Problem:
Restate word for word the lines beginning with the one that contains "New Zealand, site TGH_unknown, 2022-01-21" and ending at the bottom of the records below, both included.

### Data for processing ###

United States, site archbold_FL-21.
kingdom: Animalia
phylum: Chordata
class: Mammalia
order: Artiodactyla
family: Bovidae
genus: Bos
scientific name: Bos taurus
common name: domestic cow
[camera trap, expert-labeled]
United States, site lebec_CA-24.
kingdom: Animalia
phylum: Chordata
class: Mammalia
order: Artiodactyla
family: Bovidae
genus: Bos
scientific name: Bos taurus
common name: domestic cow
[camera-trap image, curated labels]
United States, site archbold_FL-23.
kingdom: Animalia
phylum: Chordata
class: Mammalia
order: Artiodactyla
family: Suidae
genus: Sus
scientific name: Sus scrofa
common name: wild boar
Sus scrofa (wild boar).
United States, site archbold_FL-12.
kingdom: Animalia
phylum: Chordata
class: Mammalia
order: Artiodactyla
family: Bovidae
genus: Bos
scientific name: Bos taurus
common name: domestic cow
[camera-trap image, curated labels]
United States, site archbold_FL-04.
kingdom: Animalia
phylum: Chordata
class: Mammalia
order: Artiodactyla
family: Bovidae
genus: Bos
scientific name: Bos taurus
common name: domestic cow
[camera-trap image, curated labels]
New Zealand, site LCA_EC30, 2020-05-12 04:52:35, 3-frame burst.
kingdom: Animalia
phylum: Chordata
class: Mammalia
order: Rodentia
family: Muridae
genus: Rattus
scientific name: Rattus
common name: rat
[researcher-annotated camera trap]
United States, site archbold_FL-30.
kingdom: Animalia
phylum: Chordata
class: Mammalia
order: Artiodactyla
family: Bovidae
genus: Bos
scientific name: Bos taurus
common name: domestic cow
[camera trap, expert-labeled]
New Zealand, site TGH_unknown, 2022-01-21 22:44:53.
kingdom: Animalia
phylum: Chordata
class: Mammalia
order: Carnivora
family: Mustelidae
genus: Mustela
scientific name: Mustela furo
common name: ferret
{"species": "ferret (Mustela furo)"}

###

Answer below:
New Zealand, site TGH_unknown, 2022-01-21 22:44:53.
kingdom: Animalia
phylum: Chordata
class: Mammalia
order: Carnivora
family: Mustelidae
genus: Mustela
scientific name: Mustela furo
common name: ferret
{"species": "ferret (Mustela furo)"}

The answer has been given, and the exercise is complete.